At a Tribeca Gallery, Dancers and Art Share an Unconventional Stage

From left, Sarah Housepian, Jillian Linkowski, Vivake Khamsingsavath and Amy Saunder move among the works of Mark Handforth, a site-specific installation at Luhring Augustine Gallery. Photo: Carl Glassman/Tribeca

Posted
Jul. 01, 2023

Artist Mark Handforth imagined his colorful, sinuous forms as dancers when he created them for his current installation at the gallery Luhring Augustine in Tribeca. Then, one afternoon last week, real live partners arrived to dance with them. 

The gallery became a stage, and Handforth’s figures the creative inspiration for the five dancers of the Tribeca-based Battery Dance Company who moved among—and were moved by—the sculptural pieces.

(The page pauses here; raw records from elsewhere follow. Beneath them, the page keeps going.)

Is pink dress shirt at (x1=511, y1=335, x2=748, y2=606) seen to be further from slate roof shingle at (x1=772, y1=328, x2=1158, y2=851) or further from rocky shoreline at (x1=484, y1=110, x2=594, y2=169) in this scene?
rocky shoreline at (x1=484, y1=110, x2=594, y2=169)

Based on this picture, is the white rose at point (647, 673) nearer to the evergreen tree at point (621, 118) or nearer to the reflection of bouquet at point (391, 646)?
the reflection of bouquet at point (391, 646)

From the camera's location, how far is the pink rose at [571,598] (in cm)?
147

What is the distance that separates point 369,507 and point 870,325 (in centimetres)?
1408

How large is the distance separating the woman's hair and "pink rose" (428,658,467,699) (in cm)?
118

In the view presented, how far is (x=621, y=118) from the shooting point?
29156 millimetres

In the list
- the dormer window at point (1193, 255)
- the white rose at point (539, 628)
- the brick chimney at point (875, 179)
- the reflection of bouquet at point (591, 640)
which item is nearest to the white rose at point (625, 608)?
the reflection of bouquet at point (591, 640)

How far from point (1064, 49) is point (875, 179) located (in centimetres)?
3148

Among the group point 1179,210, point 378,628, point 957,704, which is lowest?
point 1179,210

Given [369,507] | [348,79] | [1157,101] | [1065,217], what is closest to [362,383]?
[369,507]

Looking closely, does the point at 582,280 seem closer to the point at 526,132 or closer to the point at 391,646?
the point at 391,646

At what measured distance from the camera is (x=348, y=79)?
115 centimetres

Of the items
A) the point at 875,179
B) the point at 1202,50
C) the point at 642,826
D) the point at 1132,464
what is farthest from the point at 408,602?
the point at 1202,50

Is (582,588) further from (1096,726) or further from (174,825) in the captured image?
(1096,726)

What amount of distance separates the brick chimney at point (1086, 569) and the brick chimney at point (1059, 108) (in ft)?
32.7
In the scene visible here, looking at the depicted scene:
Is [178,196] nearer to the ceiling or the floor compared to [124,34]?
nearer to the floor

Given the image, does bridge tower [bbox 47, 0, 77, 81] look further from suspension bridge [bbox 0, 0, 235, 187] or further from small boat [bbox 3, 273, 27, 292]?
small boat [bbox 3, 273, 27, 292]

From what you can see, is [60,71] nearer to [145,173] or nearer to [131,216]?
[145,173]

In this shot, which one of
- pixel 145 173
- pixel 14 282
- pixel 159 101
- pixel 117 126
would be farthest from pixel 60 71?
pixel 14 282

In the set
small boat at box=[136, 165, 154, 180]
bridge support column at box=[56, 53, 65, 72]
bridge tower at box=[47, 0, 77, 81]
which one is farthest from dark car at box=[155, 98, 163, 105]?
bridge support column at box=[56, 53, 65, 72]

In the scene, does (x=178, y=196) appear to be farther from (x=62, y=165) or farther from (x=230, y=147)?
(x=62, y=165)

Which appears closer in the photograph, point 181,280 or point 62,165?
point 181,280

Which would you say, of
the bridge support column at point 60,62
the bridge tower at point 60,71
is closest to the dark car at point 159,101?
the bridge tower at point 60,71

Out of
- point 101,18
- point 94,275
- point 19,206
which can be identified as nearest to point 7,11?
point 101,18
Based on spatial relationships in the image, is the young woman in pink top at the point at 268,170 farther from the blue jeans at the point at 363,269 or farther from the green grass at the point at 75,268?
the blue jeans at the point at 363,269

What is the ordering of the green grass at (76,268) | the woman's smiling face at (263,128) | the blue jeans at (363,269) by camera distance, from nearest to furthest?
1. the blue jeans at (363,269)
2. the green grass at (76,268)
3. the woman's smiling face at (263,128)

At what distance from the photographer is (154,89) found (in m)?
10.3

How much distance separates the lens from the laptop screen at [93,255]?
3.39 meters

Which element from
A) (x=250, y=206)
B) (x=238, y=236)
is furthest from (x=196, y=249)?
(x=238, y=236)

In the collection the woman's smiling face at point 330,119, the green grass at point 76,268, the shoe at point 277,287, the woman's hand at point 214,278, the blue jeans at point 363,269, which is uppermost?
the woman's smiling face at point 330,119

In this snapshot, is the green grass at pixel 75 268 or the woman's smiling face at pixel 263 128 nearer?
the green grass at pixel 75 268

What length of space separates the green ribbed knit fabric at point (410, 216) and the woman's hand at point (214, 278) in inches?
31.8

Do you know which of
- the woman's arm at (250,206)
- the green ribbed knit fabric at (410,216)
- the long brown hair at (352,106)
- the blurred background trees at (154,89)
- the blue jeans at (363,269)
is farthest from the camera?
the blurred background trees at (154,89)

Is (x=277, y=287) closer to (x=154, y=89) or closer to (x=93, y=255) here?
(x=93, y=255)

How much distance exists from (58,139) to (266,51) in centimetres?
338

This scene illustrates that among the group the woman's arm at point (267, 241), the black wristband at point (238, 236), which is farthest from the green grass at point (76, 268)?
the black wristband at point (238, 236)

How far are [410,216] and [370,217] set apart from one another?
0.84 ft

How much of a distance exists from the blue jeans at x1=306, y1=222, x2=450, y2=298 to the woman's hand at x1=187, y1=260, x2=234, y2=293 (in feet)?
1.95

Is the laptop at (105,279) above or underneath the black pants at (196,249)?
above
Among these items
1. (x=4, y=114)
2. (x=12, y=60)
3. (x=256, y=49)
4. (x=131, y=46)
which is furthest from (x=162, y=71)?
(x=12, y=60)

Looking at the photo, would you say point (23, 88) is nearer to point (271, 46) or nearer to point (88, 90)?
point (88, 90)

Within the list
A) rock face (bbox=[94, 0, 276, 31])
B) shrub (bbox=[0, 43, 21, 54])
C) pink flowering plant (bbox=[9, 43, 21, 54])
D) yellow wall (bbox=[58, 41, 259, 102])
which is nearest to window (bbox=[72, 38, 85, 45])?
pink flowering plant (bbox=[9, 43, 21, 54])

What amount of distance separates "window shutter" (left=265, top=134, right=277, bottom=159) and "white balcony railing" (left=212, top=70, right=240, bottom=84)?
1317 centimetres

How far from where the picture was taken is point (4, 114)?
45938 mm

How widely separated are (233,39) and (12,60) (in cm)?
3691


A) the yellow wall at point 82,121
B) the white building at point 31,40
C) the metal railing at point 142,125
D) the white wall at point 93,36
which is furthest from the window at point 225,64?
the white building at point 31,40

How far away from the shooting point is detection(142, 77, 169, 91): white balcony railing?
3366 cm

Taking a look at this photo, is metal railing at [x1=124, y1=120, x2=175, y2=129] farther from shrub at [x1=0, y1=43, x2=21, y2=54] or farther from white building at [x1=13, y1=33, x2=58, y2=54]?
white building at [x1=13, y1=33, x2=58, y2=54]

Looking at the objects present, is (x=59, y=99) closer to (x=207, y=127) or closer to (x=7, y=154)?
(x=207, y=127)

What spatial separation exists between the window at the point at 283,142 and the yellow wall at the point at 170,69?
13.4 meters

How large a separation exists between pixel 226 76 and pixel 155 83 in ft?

Photos by Carl Glassman/Tribeca Trib. Music by polarity/1. Dancers: Sarah Housepian, Vivake Khamsingsavath, Jillian Linkowski, Amy Saunder and Razvan Stoian

“I’m loving it,” Handforth said, as he watched the improvised performance unfold around his site-specific installation, “Half-Sleep-City,” for the closed-door filming. “It’s the perfect interaction. I think of these sculptures as dancers anyway, so it’s really taking that dance into reality.” The Battery Dance performers were Sarah Housepian, Vivake Khamsingsavath, Jillian Linkowski, Amy Saunder and Razvan Stoian.

“Since the gallery opened I was in love with the floor and the space,” said Jonathan Hollander, Battery Dance’s founder and artistic director, “and then I saw Mark’s sculpture and I said, This is a set for dance, this is an opportunity for visual arts and dance to interact. This is perfect.’”

Hollander’s dancers agreed, saying that everything about the space, as well the moves of their fellow company members, inspired their impromptu responses. And then there was the recorded electronic music by Polar Levine, also known as polarity/1, that accompanied it. 

“Each of the sculptures gives a lot of information to us as far as texture, shape, length and also the dancers in the space around the work,” said Sarah Housepian. “We all have different narratives when we’re working with it. How we’re feeling, the music, everything plays a role in it.” 

“I’m very much deep in imagination,” added dancer Jillian Linkowski. “Listening, and seeing what the different dancers are doing, what the sculptures are doing, what I’m imagining. There’s a lot going on.”

Luhring Augustine sales assistant Bianca Torres worked with Hollander on turning his idea for the filmed performance into reality. She called the result “very sensual” and a good fit with the “dancing” sculptures that populate the gallery.

“Also,” she added, “it makes you think how rigidly we interact with art. I wish we all felt free to dance around it.” 

“Half-Sleep-City,” by Mark Handforth, is at Luhring Augustine, 17 White St., until July 28.  His public sculpture, “Franklin Street Four,” is on display at Barnett Newman Triangle, White Street between Church Street and 6th Avenue, until November 2023.